##### EXCERPTED TEXT #####

State and Local Stories


The FOIA Council Meetings and Records Subcommittees and the Proprietary Records Work Group will meet June 17 and 18.
  • The Meetings Subcommittee will meet at 1:00 PM on Wednesday, June 17, 2015.
  • The Records Subcommittee will meet at 10:00 AM on Thursday, June 18, 2015.
  • The Proprietary Records Work Group will meet at Thursday, 1:30 PM on June 18, 2015. 
All of these meetings will be held in the Speaker's Conference Room, Sixth Floor, General Assembly Building, 201 N. 9th Street, Richmond, Virginia 23219. The meetings are open to the public and we encourage citizens, journalists and government employees to attend.

In an effort to better avoid conflicts of interest, Virginia Beach has revamped a disclosure form used to shed light on transactions involving developers, bankers and contractors. It's twice as long as the previous version and asks for more details. It comes in the wake of state and federal probes into votes taken by some members of the City Council. Applicants for a wide variety of items - including rezoning requests, conditional-use permits and wetlands projects - must complete the disclosure. It asks about the people and companies involved, property ownership and services provided by accountants, architects, purchasers, builders, engineers, banks, attorneys and real estate brokers. The updated, four-page document contains more clearly defined boxes for that information and more detailed instructions. Like its predecessor, it also asks whether any public official or city employee has a stake in the request.

#####

**TASK LIST**
• a. Translate this sentence from the state and local stories into Spanish: "The meetings are open to the public and we encourage citizens, journalists and government employees to attend."
• b. Output, word for word, the part of the state and local stories that runs from "The FOIA Council Meetings" up to and including "June 17, 2015.".
The listing after the text is not needed here.

##### STORED ROWS #####

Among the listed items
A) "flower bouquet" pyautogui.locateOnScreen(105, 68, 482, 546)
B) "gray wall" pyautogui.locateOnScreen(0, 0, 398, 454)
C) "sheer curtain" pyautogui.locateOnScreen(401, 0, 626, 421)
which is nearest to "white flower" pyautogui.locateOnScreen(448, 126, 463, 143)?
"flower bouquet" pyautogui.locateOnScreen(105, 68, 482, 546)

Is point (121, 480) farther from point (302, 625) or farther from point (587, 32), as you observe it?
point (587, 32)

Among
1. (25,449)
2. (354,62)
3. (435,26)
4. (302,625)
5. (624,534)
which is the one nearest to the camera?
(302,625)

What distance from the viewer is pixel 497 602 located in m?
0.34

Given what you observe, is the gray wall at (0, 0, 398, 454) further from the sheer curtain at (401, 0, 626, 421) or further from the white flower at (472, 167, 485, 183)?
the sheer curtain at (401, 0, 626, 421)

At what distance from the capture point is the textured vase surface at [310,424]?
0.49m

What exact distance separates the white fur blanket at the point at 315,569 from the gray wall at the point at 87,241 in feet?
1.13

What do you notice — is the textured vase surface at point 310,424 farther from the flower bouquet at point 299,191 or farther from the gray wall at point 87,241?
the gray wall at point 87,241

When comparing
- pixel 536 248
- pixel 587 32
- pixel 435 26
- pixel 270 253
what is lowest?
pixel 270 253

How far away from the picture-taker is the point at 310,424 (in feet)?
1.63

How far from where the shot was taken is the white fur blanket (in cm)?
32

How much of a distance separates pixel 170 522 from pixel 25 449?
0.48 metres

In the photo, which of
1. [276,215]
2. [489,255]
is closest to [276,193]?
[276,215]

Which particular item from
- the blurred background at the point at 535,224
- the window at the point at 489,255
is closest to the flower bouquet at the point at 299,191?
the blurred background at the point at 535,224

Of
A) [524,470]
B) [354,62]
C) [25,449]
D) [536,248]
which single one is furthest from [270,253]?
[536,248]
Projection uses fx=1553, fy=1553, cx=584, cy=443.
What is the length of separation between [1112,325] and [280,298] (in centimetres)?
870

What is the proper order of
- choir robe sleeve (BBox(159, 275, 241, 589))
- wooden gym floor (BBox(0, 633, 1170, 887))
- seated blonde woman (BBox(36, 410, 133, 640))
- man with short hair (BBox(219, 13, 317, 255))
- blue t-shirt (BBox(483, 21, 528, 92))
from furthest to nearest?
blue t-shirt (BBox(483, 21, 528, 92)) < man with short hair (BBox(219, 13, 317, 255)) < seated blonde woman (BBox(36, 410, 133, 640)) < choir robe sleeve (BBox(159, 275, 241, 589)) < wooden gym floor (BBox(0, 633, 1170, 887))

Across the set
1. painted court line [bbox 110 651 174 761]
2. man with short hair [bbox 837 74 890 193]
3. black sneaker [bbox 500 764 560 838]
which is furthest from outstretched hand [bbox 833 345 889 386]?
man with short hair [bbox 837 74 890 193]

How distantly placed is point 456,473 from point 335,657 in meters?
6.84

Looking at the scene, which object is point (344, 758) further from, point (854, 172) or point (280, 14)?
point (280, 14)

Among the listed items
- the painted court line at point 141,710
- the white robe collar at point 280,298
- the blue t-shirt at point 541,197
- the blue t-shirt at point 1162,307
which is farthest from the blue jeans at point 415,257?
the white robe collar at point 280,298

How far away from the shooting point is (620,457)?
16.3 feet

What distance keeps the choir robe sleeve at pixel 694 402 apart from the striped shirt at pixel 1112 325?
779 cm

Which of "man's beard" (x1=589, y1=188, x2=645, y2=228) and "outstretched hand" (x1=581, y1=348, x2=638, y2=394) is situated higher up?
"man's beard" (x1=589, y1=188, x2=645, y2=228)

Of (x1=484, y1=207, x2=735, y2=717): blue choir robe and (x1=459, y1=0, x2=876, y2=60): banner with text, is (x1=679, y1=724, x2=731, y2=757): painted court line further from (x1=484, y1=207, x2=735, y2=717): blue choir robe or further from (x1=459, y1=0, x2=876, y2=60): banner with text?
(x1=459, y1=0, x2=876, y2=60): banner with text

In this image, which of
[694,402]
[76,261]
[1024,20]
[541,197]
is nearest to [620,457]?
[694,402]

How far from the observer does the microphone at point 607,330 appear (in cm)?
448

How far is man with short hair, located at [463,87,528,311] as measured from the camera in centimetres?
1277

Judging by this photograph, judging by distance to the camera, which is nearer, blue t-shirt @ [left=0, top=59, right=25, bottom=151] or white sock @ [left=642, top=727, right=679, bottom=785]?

#####

**EXERCISE ANSWERS**
• a. Las reuniones están abiertas al público y animamos a los ciudadanos, periodistas y empleados del gobierno a asistir.

• b.
The FOIA Council Meetings and Records Subcommittees and the Proprietary Records Work Group will meet June 17 and 18.
  • The Meetings Subcommittee will meet at 1:00 PM on Wednesday, June 17, 2015.